原作でもドラマでも、次のような概念が紹介されていました。


疾患:医学的に説明できる症状や異常
病い:その症状を通じて生じる不便さや心の変化

 当然ですが、美容師は「疾患」を診断することはできません。しかし、お客さまが感じる“不便さやストレス”など、どんな暮らしぶりなのかということに耳を傾けることはできます。


 例えば、髪や肌のトラブルがあったとします。原因が食習慣にある場合もあれば、使っているアイテムに問題がある場合もあります。ときにはそれが疾患の兆候であるケースもあります。


 だからこそ、美容師には「お客さまの声に耳を傾け、全体を見て考える視点」が必要だと改めて感じました。


美容の本質は「健康を守ること」


 僕は美容の本質を聞かれたら、迷わず


「人の健康を保つこと」 


だと答えます。


 なぜなら、健康であることが美しさにつながるからです。肌のツヤ、髪のしなやかさ、明るく前向きな心──これらはすべて健康の上に成り立っているからです。


 キレイな人が不健康であることもありますが、その場合のキレイはその時代に応じた流行的な造形美を切り取って言ってるわけですが、健康な人はみんな本質的にはキレイだと思います。肌のツヤが良かったり、前向きな心で明るく過ごしていたり、総合的に見ればキレイなんですね。


 だから僕は、ヘアデザインに固執するのではなく、次のような活動も行っています。


  • リラクゼーションマッサージ(快眠もみほぐし)

  • 療育カットや児童養護施設での訪問カット

  • 食事や健康に関する情報発信


 これらはすべて「人の健康を支える」ために必要なことだと思っています。


美容師に求められる柔軟さ


 時には「自分よりも他の美容師さんの方が合っている」と感じることもあります。それぞれ、得意なテイストや技術が違うからです。そんなときは迷わず紹介します。

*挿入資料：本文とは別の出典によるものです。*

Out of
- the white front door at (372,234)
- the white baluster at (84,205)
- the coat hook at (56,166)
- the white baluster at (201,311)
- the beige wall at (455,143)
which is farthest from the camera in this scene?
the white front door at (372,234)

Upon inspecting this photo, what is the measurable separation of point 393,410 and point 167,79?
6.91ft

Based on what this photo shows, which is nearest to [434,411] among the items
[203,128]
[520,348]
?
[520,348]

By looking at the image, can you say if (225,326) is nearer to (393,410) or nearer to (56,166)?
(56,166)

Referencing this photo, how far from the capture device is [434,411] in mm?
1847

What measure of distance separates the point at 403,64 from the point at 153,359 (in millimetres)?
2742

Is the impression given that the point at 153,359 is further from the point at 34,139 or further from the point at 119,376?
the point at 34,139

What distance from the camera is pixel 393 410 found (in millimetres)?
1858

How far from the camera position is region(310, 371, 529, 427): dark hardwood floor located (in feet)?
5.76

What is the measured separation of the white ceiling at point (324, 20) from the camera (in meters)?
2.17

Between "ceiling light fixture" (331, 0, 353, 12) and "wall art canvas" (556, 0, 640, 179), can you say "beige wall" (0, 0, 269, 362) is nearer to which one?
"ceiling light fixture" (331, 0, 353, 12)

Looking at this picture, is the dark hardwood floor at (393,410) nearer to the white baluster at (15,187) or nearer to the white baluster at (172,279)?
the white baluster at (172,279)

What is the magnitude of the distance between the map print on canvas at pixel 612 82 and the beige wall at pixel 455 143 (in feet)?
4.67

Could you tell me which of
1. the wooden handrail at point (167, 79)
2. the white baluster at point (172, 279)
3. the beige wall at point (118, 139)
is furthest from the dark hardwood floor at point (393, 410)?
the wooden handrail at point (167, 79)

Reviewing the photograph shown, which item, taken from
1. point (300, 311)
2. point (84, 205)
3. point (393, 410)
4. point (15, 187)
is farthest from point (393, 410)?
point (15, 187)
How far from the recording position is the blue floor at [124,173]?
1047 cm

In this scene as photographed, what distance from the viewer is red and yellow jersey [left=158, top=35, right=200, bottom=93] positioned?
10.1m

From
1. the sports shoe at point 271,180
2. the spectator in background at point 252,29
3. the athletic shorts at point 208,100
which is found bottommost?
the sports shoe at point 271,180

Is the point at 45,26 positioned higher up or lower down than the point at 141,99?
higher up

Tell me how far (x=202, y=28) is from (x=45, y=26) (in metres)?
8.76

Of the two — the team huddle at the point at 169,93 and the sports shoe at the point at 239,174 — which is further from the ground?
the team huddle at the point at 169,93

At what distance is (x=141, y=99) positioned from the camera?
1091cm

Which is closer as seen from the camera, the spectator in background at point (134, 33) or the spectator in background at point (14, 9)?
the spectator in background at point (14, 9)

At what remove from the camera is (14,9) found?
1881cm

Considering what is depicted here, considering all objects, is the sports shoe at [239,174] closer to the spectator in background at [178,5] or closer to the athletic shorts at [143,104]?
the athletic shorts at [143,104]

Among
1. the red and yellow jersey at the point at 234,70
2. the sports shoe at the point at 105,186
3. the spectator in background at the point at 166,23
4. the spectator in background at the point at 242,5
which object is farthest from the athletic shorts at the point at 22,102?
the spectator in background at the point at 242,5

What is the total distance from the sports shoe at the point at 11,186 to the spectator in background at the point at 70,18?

 結果として、お客さまが「カットは他店、ヘアカラーは僕」あるいはその逆、といったように状況に応じて選んでくださることもあります。 大事なのは「お客さまにとっての最適な選択肢を提供すること」。これはまさに、総合診療科が患者を最適な診療科へ導く姿勢と通じていると感じます。


 僕は療育カットにおいても、保護者の方の行きつけの美容室にも行けるように設計しているのですが、それもこうしたことを考えているからです。


『19番目のカルテ』が教えてくれたこと


 ドラマ『19番目のカルテ』は、一貫して、患者の生き方や生き様に耳を傾ける医師の姿を描いていました。 美容師もまた、お客さまの生き方に寄り添い、美容というアプローチから人生を支える存在であると思っています。


 つまり、それぞれにアプローチの仕方が異なるだけの話で、本質は医師も美容師も同じだということです。


 今は「療育カット」と「快眠もみほぐし」を中心に発信していますが、これまでも食事や健康の情報を発信してきましたし、お客さんには適宜使い分けています。そして、それは今後も変えることなく、その時々に応じて柔軟に続けていきます。


まとめ


 『19番目のカルテ』は医療ドラマとしてだけでなく、人の生き方に向き合う姿勢を教えてくれる作品でした。 そしてその姿勢は、美容師にも通じるものがあります。


  • 総合診療科の本質:臓器や領域にとらわれず、患者を全人的に診て最適な医療へ導く

  • 美容師の本質:個別のメニューにとらわれず、お客さまを全人的に見て最適な美容・健康へ導く


 表現は違えど、その本質は共通しているのではないでしょうか?美容師という立場から『19番目のカルテ』を振り返ることで、改めて「人に寄り添うこと」の大切さを強く感じました。